Continuing to raise standards in guidance production

Accreditation helps health and social care professionals identify the most robustly produced guidance available, enabling them to deliver high quality care.

The accreditation programme assesses the quality of the processes guidance producers use to develop their guidance. This will in turn, help raise standards in guidance production.

To date, 63 guidance development processes have gained accreditation; providing over 5,000 accredited sources. Organisations whose processes were accredited in 2014-15 including The Healthcare Infection Society (HIS) and The Resuscitation Council.

Only guidance and advice from accredited processes is used to develop NICE quality standards. Accredited sources of guidance were used in the development of both the ‘Inflammatory bowel disease’ and ‘Head injury’ quality standards topics which were published over this period.

The single guideline assessment piloted in 2013 continues to run successfully.
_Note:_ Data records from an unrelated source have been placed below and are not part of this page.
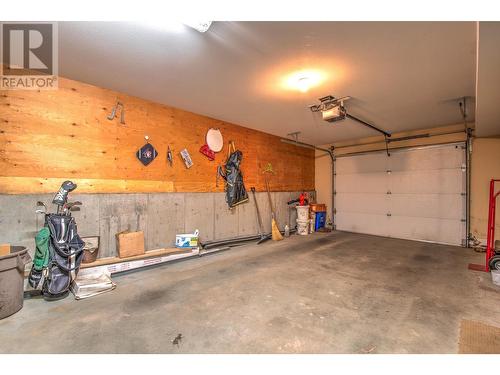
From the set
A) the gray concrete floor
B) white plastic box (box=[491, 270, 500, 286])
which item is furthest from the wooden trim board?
white plastic box (box=[491, 270, 500, 286])

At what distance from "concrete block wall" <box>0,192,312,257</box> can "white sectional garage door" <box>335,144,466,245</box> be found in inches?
120

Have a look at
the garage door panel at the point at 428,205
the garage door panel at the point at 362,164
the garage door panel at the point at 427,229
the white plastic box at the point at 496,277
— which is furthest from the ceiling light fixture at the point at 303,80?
the garage door panel at the point at 427,229

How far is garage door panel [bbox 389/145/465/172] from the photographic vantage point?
5.07 meters

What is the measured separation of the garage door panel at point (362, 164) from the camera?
616 centimetres

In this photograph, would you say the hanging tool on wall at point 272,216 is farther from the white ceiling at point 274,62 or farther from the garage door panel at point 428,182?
the garage door panel at point 428,182

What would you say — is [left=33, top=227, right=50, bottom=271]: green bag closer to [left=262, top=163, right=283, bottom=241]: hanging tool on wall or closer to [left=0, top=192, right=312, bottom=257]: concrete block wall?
[left=0, top=192, right=312, bottom=257]: concrete block wall

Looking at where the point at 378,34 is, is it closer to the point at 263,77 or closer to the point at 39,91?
the point at 263,77

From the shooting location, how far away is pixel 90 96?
3.22 m

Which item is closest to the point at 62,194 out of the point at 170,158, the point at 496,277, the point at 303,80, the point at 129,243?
the point at 129,243

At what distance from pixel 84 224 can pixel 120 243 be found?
523 millimetres

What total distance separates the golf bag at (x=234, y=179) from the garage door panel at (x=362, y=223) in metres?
3.49

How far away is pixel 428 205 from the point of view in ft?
17.8

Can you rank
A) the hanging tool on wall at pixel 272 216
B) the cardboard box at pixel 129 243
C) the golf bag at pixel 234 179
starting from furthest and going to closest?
the hanging tool on wall at pixel 272 216 → the golf bag at pixel 234 179 → the cardboard box at pixel 129 243

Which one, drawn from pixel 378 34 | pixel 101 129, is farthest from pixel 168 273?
pixel 378 34
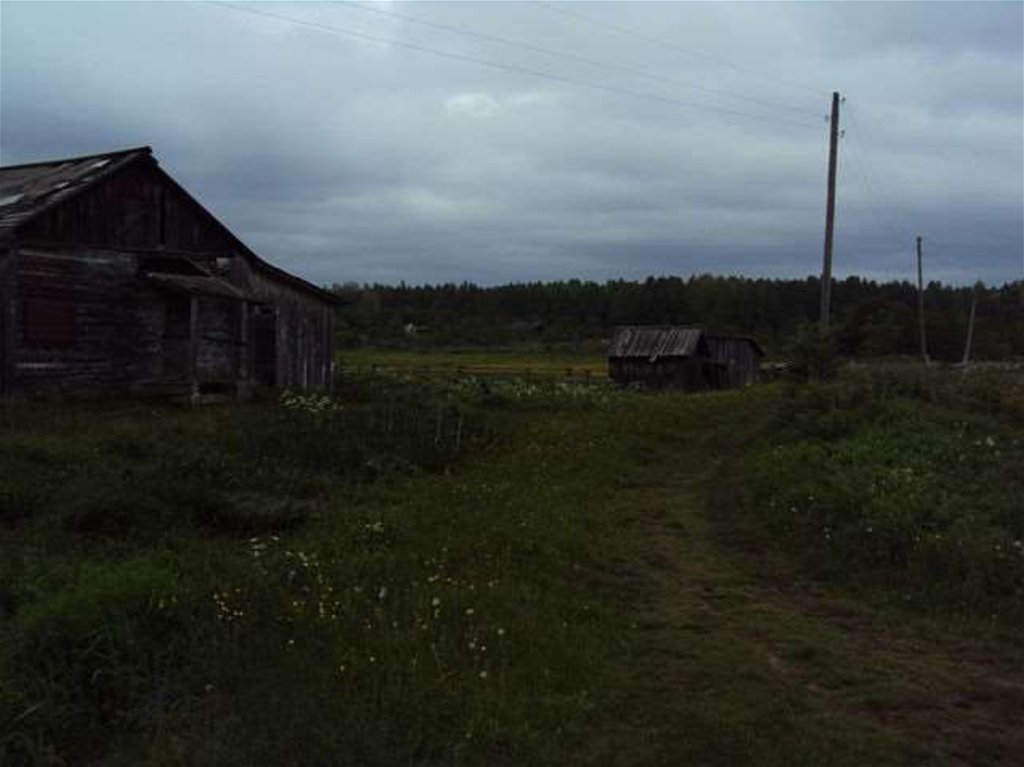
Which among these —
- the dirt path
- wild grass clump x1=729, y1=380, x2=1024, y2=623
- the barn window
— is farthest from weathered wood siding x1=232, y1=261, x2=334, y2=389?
the dirt path

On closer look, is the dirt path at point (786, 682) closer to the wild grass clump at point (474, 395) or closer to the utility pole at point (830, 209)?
the wild grass clump at point (474, 395)

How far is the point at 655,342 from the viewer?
45531mm

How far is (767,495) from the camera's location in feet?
42.8

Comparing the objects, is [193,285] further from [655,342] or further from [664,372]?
[655,342]

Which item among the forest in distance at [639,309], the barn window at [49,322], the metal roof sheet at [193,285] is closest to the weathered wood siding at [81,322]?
the barn window at [49,322]

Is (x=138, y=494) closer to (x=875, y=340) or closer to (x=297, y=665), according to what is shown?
(x=297, y=665)

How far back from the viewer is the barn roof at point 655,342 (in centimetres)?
4447

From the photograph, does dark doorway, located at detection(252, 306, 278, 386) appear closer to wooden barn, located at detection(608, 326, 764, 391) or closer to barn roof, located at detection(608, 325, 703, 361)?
wooden barn, located at detection(608, 326, 764, 391)

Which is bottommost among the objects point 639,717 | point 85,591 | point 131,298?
point 639,717

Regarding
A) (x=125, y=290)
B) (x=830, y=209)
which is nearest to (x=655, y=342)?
(x=830, y=209)

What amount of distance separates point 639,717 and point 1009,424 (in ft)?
41.7

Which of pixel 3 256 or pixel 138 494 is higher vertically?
pixel 3 256

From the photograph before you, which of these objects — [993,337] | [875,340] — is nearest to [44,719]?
[875,340]

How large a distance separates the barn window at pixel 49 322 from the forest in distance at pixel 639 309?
70.3 metres
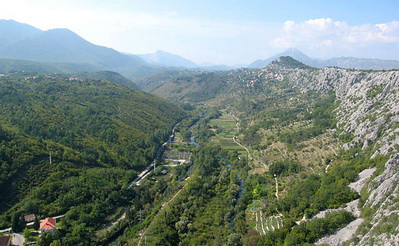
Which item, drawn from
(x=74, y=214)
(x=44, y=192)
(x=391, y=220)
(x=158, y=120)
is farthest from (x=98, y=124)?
(x=391, y=220)

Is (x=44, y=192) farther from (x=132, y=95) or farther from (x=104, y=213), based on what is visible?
(x=132, y=95)

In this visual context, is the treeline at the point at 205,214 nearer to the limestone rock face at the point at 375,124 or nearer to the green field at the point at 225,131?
the limestone rock face at the point at 375,124

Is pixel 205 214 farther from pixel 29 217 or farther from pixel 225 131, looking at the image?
pixel 225 131

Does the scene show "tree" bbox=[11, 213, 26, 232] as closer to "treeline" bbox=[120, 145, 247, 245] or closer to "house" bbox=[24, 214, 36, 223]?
"house" bbox=[24, 214, 36, 223]

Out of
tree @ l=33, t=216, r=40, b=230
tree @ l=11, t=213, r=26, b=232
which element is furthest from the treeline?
tree @ l=11, t=213, r=26, b=232

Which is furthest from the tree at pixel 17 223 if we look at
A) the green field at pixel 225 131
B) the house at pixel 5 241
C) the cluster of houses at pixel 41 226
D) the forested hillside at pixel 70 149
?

The programme is used in exceptional circumstances where individual guidelines have been identified that could be useful for NICE quality standards, if accredited. The assessment of the individual guideline follows the same robust methodology. Application is by invitation only. To date, 4 guidelines have been accredited under this scheme.

A revised accreditation process manual was published at the end of 2014. Key areas of development included the process for accreditation renewal, timing of interim accreditation visits and public consultation on accreditation decisions.

Guidelines on rare form of cancer receive accreditation

This year, NICE accredited the process used by an independent group funded by the charity Melanoma Focus, to develop clinical guidelines on uveal melanoma, a form of eye cancer.

Uveal melanoma is a very rare condition, but is also the most common type of melanoma that affects the eye. It occurs along the uveal tract, which affects the choroid, ciliary body and iris, and can lead to loss of sight or of the eye itself.

The condition is managed differently from other forms of melanoma, and previously there was no guidance on how it should be treated.

NICE accredited the process developed by the independent guideline development group of clinicians and patient representatives after examining how it was used to develop the guideline. The Accreditation Mark the guideline now displays tells users that they can expect it to be a high quality source of information.

Dr Paul Nathan, Chair of the guideline development group and Consultant Medical Oncologist at Mount Vernon Cancer Centre, said: “Uveal melanoma is a very rare condition which is managed differently from other melanomas. The Uveal Melanoma Guideline is the first comprehensive guidance on this condition and we are delighted its process achieved formal accreditation through the NICE Accreditation Programme”.